Councilman Fred Albrecht jumped in to add that the assistant chief, Sean Mahan, who was appointed earlier this year, also said the “THC in this marijuana was much, much higher than what you find in the streets and can cause overdose.”
The Drug Enforcement Administration’s fact sheet on marijuana reports that there has been no reported death from overdose of marijuana. However, Dr. Jerome Avorn, a professor of medicine at Harvard Medical School told Politifact that the main risk from marijuana is from “risky or stupid things people do after using it, such as driving, rather than from any toxic effects of the substance itself, which is remarkably safe.”
“And the other thing is, we couldn’t really see an economic benefit to the city because it’s like 3,000-9,000 square feet and you’ll have maybe two or three people,” Albrecht said. “The other thing is, we looked at the other cities around us and they all are jumping on the bandwagon and saying no right now and there’s nothing that says you can’t say yes later, but right now, we didn’t really want to be the guinea pig.”
Brewer added that they want to see what somebody else does and then council can rescind, revise this ordinance until they know more. She said it was “prudent to say no right now.”
“Another interesting thing that’s going on right now in Colorado when they legalized — three things are going on,” Mayor Laurie Howland said. “One, no banks will take the money because it’s still federally illegal. Two, kids are coming to school high and it’s automatic expulsion. And one of their biggest problems is tourists who come out to get the weed.

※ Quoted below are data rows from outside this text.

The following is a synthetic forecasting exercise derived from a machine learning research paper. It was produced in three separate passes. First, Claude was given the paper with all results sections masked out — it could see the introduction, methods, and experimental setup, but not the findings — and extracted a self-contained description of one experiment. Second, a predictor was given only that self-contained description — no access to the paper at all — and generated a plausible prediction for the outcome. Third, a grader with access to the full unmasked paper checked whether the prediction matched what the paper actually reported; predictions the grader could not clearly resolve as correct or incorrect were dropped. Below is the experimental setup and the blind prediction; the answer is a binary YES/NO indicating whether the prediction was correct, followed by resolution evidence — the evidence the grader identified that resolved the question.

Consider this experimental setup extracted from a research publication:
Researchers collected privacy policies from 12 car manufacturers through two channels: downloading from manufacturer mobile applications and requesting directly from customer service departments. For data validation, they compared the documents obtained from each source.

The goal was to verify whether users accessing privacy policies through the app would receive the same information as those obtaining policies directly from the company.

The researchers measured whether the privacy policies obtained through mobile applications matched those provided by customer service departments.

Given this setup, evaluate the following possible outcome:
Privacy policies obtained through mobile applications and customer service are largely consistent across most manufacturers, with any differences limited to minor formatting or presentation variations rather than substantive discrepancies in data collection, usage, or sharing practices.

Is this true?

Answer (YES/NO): YES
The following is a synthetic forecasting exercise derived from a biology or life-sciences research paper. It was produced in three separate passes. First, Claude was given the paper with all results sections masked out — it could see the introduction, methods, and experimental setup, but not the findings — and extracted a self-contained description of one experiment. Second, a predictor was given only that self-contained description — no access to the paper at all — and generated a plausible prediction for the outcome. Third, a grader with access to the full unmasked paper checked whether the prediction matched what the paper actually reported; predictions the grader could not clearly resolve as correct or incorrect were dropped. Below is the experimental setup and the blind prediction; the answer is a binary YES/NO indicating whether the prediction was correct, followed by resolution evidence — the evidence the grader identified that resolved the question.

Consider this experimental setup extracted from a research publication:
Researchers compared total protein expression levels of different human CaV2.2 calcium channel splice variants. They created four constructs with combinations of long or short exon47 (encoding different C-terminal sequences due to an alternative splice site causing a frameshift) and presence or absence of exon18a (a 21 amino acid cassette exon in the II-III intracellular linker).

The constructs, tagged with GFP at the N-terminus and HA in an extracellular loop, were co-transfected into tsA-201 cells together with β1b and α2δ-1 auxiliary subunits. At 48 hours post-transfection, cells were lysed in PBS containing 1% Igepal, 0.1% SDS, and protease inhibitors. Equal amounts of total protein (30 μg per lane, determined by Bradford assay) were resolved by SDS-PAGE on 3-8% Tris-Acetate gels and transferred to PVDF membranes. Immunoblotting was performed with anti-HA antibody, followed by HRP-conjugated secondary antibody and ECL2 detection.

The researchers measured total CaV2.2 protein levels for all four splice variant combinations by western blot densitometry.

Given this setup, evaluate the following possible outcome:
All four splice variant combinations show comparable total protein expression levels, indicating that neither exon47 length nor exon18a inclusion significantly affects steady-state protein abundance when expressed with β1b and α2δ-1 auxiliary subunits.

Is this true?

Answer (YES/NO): NO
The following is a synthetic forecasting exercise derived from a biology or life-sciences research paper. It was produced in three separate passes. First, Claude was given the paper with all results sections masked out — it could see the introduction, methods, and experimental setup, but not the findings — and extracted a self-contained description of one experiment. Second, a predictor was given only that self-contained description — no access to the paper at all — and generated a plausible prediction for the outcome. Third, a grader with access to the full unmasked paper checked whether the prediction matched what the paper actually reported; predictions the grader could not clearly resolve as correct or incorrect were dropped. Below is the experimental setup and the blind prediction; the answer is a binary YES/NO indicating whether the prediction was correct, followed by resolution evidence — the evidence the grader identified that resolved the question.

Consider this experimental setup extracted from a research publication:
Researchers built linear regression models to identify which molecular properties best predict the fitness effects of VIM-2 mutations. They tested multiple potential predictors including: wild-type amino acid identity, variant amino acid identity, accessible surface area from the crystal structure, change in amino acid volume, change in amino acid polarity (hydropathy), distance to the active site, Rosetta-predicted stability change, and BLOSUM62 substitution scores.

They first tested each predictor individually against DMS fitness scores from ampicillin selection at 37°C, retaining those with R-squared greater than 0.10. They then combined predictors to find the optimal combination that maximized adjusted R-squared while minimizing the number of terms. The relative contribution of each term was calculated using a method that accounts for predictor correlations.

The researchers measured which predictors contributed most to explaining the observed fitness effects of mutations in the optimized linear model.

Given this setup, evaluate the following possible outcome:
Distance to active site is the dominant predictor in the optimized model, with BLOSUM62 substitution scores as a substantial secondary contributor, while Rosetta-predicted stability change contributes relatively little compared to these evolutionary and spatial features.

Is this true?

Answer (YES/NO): NO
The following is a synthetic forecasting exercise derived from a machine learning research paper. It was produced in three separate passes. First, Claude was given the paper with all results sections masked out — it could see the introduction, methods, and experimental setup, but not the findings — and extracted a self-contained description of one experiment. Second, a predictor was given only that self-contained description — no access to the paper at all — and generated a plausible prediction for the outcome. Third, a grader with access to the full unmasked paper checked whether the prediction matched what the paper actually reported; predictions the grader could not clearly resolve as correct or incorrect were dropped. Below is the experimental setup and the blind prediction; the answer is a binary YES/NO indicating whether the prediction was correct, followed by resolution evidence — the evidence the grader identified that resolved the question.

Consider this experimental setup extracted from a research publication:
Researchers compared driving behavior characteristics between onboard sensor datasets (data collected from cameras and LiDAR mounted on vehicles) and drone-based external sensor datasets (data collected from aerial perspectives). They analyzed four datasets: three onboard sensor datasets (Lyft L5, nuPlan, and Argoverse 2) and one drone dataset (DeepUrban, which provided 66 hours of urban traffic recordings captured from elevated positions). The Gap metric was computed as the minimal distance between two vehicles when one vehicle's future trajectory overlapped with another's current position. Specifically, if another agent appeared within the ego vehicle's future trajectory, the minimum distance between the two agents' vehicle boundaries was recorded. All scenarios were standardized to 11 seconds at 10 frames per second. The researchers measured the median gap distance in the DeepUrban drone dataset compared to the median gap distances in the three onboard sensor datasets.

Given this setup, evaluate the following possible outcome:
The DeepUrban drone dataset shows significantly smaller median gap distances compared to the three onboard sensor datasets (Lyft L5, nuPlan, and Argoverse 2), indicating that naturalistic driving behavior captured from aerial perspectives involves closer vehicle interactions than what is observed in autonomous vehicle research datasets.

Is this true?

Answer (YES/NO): NO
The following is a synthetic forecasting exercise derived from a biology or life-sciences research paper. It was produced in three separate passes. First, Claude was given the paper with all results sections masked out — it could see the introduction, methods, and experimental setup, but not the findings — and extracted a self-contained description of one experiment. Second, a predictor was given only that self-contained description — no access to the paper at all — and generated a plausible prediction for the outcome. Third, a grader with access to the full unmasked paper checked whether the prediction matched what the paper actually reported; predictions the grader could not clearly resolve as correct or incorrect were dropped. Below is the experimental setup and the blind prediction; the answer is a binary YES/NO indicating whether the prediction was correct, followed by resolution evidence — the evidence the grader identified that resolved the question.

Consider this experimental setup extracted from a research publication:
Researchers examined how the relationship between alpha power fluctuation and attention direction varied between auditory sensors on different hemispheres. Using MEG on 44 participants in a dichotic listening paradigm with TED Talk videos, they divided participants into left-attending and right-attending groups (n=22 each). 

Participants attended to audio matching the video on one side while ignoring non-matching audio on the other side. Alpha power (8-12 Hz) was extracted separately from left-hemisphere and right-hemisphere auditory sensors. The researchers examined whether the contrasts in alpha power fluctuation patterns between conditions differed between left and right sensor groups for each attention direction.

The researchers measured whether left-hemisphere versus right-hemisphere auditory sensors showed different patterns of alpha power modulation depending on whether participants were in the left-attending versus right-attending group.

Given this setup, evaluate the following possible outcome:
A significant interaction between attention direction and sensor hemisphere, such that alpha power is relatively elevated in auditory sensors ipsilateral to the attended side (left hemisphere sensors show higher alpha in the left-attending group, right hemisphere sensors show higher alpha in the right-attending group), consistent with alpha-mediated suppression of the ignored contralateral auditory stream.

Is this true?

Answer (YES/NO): NO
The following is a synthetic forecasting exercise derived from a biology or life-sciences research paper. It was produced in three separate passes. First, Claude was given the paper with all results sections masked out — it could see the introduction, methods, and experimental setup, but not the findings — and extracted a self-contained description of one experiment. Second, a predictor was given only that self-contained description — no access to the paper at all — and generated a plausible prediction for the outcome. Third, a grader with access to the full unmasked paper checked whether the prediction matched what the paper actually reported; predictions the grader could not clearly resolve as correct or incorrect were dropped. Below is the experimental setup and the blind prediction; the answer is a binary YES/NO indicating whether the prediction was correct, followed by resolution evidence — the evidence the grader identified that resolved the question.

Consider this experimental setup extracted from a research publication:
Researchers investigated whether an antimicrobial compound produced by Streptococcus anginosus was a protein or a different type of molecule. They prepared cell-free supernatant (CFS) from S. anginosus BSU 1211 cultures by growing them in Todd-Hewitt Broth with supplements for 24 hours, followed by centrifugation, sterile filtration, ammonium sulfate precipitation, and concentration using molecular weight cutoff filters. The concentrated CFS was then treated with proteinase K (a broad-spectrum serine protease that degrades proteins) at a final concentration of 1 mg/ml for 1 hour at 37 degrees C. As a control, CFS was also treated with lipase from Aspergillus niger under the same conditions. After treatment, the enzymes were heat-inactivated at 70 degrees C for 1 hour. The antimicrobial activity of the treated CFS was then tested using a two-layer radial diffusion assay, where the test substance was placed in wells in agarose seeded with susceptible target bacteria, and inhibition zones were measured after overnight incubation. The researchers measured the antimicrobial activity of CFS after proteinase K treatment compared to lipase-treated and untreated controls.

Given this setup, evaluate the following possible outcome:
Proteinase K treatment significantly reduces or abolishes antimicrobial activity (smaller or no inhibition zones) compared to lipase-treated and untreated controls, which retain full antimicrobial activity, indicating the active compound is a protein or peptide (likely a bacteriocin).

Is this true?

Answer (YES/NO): YES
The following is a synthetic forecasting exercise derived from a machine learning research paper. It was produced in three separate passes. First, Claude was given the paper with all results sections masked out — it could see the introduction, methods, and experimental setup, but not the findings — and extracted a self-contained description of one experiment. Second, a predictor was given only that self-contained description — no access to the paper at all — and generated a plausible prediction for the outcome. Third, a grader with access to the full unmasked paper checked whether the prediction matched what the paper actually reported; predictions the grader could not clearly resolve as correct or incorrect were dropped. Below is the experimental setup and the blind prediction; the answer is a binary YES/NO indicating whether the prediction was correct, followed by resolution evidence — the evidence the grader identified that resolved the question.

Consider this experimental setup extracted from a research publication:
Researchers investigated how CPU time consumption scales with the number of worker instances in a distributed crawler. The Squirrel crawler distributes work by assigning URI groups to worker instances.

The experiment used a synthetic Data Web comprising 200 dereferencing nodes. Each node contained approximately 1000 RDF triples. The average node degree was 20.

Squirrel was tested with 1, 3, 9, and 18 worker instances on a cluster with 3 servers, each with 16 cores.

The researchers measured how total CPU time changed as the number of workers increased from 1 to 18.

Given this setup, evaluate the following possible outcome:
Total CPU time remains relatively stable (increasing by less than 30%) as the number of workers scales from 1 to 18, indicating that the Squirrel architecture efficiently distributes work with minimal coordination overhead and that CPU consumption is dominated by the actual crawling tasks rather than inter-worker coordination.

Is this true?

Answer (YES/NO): NO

Tourists will eat six or seven brownies and end up in the emergency room.”
Howland said there are a lot of kinks in the system and with education that need to be worked out.
Michael Minniear, law director for the city, said he agrees that it’s not a good idea to be the first.
“I think council needs time to investigate this matter,” he said. “And having been in law business the majority of my adult life, there’s such a thing as unintended consequences when you pass a new law that you really don’t perceive unless there’s some kind of background or history that’s gone before you. This is an ordinance. It can be changed next week. It can be changed next council. It’s not like it’s going to be written in concrete.”
But Minniear said he thinks it’s a good idea to give council some breathing room.
“This ordinance is being passed as an emergency measure for the immediate preservation of the public peace, health, welfare and safety of the city of Milford,” Minniear said, as he read the wording of the new ordinance.
Albrecht, Brady, Brewer, Councilman Ted Haskins, Howland and Councilwoman Sandy Russel all voted yes on the ordinance.